Teks yang Diberikan
---*---

3. Bagaimana tinjauan hukum Islam mengenai penyimpanagan zakat produktif menjadi konsumtif ?
C. Tujuan Penelitian Penelitian ini bertujuan untuk : 1. Mengetahui gambaran pendayagunaan zakat produktif di L-ZIS Al-Hidayah. 2. Mengetahui alasan yang menyebabkan terjadinya penyimpangan pendayagunaan zakat yang seharusnya produktif menjadi konsumtif. 3. Mengetahui tinjauan hukum Islam mengenai Penyimpangan zakat produktif.
D. Signifikansi Penelitian Hasil penelitian ini diharapkan berguna untuk : 1. Menambah wawasan dan pengetahuan penulis khususnya dan pembaca pada umumnya yang ingin mengetahui permasalahan ini secara lebih mendalam. 2. Sebagai bahan ilmiah bagi mereka yang ingin mengadakan penelitian lebih lanjut dalam permasalahan yang sama namun dari sudut pandang yang berbeda. 3. Bahan pembenahan kepustakaan bagi fakultas syariah dan perpustakaan IAIN Antasari Banjarmasin, serta bagi pihak lain yang berkepentingan dengan hasil tersebut. 4. Memberikan kontribusi pemikiran dan wawasan kepada seluruh lapisan masyarakat apabila dihadapkan pada persoalan praktik pendayagunaan zakat produktif.

---*---

Uraian Tugas
Tuliskan lanjutan teks tentang zakat produktif di L-ZIS Al-Hidayah di atas, dimulai tepat setelah kalimat terakhirnya.

Kumpulan Data
---*---

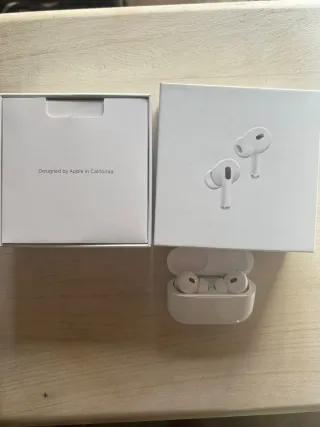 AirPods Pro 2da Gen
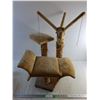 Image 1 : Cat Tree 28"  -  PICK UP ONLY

---*---

Jawaban Tugas
E. Definisi Operasional 1. Pendayaagunaan adalah pengusahaan agar mendatangkan hasil. 2. Zakat produktif adalah zakat yang diserahkan kepada mustahik sebagai pinjaman modal
untuk
menjalankan
suatu
kegiatan
ekonomi,
yaitu
untuk
menumbuhkembangkan tingkat ekonomi dan potensi produktifitas mustahik. 3. Hukum Islam adalah seperangkat peraturan tentang perbuatan manusia yang ditetapkan oleh pemangkunya berdasarkan wahyu Allah SWT yang mengikat masyarakat muslim guna mewujudkan keadilan. 4. Amil Zakat adalah orang atau lembaga yang mendapatkan tugas untuk mengambil, memungut, dan menerima zakat dari para muzakki, menjaga dan memeliharanya untuk kemudian menyalurkannya kepada para mustahik yang berhak menerimanya. Jadi yang dimaksud pendayagunaan zakat produktif adalah zakat yang diserahkan kepada mustahiq sebagai pinjaman modal untuk menjalankan suatu kegiatan ekonomi dalam bentuk usaha di desa Bahaur Hilir Kecamatan Kahayan Kuala.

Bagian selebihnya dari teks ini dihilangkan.